Wer in die Schule geht, wird klüger: Ein Jahr regelmäßiger Schulbesuch bewirkt einen Intelligenzzuwachs, der fünf IQ-Punkten entspricht. Foto: dpa/Marijan Murat

Schulschließungen und Homeschooling haben sich bei Schülerinnen und Schülern in Deutschland eher negativ auf deren Bildung ausgewirkt – das zeigt eine aktuelle Studie. Was Experten dazu sagen – und können die Kinder den Rückstand wieder aufholen?

Homeschooling hat viele Eltern und Schüler an den Rand der Verzweiflung gebracht. Eine Studie legt nun nahe, dass diese Lernform sich nicht unbedingt positiv auf den Bildungsstand der Kinder ausgewirkt hat: So schnitten Schülerinnen und Schüler in Deutschland sechs Monate nach Beginn der Coronapandemie schlechter in einem Intelligenztest ab als Vergleichsgruppen in den Jahren 2002 und 2012.

Der Rückstand zu den Vorjahren konnte in den darauffolgenden Monaten nicht aufgeholt werden. Zu diesem Ergebnis kommt eine Studie, die in der Fachzeitschrift „Plos One“ veröffentlicht wird.

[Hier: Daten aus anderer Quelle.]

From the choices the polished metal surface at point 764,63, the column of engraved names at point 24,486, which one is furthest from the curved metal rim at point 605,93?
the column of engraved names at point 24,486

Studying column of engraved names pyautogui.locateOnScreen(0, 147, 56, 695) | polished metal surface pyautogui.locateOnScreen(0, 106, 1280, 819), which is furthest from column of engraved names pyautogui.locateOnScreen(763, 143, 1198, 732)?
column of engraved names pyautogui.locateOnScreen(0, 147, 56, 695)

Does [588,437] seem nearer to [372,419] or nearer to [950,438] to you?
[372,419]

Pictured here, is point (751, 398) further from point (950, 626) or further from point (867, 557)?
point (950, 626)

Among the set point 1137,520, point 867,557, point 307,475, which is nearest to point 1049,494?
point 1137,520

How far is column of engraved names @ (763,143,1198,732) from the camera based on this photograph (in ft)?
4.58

Wo wurde die Studie gemacht?

Die Forschenden aus Trier und Chemnitz haben die Leistung von 424 Schülern aus vier Schulen in Rheinland-Pfalz aus den Klassenstufen sieben bis neun untersucht. In dem Intelligenztest wurden unter anderem die Geschwindigkeit der Bearbeitung, die Merkfähigkeit, die Verarbeitungsleistung, der Einfallsreichtum und das Verständnis von Zahlen, verbalen Ausdrücken und bildlichen Darstellungen abgefragt.

Wie war das Ergebnis?

Die Ergebnisse verglichen die Forschenden mit denjenigen von 104 Kindern, die in Bezug auf ihr Alter, Geschlecht und den besuchten Schul- und Klassentyp – darunter auch Hochbegabtenklassen – vergleichbar waren. Betrugen die durchschnittlichen Ergebnisse 2002 noch 112 Punkte, lagen sie 2020 nur noch bei 105. Bei einem wiederholten Test im Jahr 2021 verbesserten sich die Jugendlichen zwar im Schnitt um acht IQ-Punkte, doch der Abstand zu den früheren Vergleichsgruppen blieb.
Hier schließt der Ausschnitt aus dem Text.